Kobar mencetot. "Itu ide yang bagus! Tapi jangan sampai kita terjebak dalam jargon tanpa tindakan. Kita harus benar-benar melakukannya."
Kahar berpikir sejenak. "Atau kita bisa memanfaatkan teknologi! Menggunakan media sosial untuk mendistribusikan karya kita ke audiens yang lebih luas. Dengan cara ini, kita bisa mencapai orang-orang yang mungkin tidak mengenal seni rupa Indonesia."
"Benar! Kita bisa membuat hashtag '#SeniRupaIndonesiaMaju'!" Badu mengusulkan, sambil menirukan gaya influencer. "Mari kita go viral!"
Rijal tertawa, "Tapi, kita harus tetap ingat untuk tidak kehilangan substansi. Jika semua yang kita lakukan hanya untuk mendapatkan 'likes', itu tidak akan membawa kita ke mana-mana."
Kobar mengangguk setuju. "Kita perlu meredefinisi apa arti sukses bagi seniman.

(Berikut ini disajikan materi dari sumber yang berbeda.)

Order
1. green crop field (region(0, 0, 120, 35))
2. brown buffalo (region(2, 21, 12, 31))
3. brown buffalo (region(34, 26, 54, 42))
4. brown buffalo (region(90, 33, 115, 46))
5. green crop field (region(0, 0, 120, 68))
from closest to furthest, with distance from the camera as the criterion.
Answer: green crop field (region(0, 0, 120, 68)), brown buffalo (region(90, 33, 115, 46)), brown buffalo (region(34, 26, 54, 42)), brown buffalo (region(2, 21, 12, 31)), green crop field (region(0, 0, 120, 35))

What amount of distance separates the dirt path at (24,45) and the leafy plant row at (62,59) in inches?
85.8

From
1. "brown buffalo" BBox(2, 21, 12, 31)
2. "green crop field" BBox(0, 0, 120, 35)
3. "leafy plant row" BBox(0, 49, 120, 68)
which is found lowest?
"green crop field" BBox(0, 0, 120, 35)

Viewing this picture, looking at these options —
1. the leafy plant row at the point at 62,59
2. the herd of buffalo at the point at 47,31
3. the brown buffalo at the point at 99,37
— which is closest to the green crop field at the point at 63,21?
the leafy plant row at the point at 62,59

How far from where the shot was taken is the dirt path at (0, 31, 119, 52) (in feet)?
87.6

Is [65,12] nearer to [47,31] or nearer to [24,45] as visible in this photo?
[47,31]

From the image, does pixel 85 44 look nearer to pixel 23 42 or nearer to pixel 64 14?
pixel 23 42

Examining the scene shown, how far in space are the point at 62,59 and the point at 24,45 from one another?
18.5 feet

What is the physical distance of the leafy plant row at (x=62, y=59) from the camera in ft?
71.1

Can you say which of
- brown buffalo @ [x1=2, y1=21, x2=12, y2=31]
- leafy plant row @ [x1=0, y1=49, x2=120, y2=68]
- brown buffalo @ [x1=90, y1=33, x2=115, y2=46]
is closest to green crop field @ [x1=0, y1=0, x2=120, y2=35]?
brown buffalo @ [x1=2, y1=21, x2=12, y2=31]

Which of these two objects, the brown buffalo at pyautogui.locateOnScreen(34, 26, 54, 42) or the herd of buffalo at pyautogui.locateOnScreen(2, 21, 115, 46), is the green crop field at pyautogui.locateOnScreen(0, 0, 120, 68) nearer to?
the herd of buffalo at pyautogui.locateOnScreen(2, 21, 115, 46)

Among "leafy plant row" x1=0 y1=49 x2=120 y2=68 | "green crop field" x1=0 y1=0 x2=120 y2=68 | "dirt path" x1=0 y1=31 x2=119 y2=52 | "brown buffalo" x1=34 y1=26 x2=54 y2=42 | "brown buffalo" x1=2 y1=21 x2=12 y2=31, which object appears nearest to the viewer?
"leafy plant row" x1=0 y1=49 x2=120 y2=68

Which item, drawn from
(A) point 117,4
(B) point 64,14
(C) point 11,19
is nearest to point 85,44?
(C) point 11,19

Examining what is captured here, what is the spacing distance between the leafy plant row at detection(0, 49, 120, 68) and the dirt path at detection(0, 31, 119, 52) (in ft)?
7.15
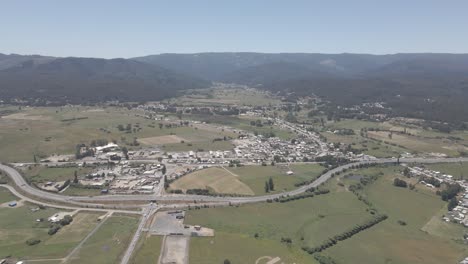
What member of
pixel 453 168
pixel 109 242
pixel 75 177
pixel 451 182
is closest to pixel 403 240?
pixel 451 182

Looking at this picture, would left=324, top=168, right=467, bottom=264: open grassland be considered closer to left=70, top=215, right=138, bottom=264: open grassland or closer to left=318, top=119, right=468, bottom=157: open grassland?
left=70, top=215, right=138, bottom=264: open grassland

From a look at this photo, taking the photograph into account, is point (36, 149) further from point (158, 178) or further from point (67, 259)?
point (67, 259)

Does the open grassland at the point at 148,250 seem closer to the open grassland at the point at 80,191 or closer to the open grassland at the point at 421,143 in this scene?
the open grassland at the point at 80,191

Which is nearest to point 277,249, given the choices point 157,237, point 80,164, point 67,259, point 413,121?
point 157,237

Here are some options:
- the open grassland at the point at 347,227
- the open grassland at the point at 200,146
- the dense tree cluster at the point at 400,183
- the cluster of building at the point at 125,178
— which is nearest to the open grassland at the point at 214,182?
the cluster of building at the point at 125,178

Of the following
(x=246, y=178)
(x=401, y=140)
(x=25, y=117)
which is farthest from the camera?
(x=25, y=117)

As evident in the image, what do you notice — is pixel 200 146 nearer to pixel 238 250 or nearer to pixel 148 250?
pixel 148 250

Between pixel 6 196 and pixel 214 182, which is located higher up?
pixel 6 196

Apakah itu tentang ketenaran, atau justru dampak karya kita terhadap masyarakat?"
"Dan bagaimana jika kita menciptakan karya yang benar-benar menggugah?" Kahar menambahkan. "Seperti karya yang menyentuh isu sosial, lingkungan, atau bahkan politik."
"Ya, tapi itu berarti kita juga harus siap menghadapi kritik!" Badu menyahut. "Karena kadang, masyarakat lebih suka melihat lukisan yang indah tanpa ada beban."
"Jadi, seni rupa kita mau ke mana?" Rijal bertanya kembali, seolah ingin merangkum semua diskusi. "Apakah kita berani mengambil risiko untuk menciptakan sesuatu yang baru dan berani?"
Kobar menjawab, "Seni rupa Indonesia tidak boleh stagnan. Kita harus berani mengambil langkah ke depan, tetapi tetap dengan menghargai warisan kita."
"Kalau begitu, mari kita buat rencana aksi!" Badu bersemangat. "Kita bisa mengorganisir pameran seni yang menyajikan karya-karya dengan tema berani!"
Kahar tersenyum lebar. "Dan kita bisa mengundang kurator untuk melihat bagaimana seni kita berkembang. Siapa tahu, kita bisa menarik perhatian dunia!"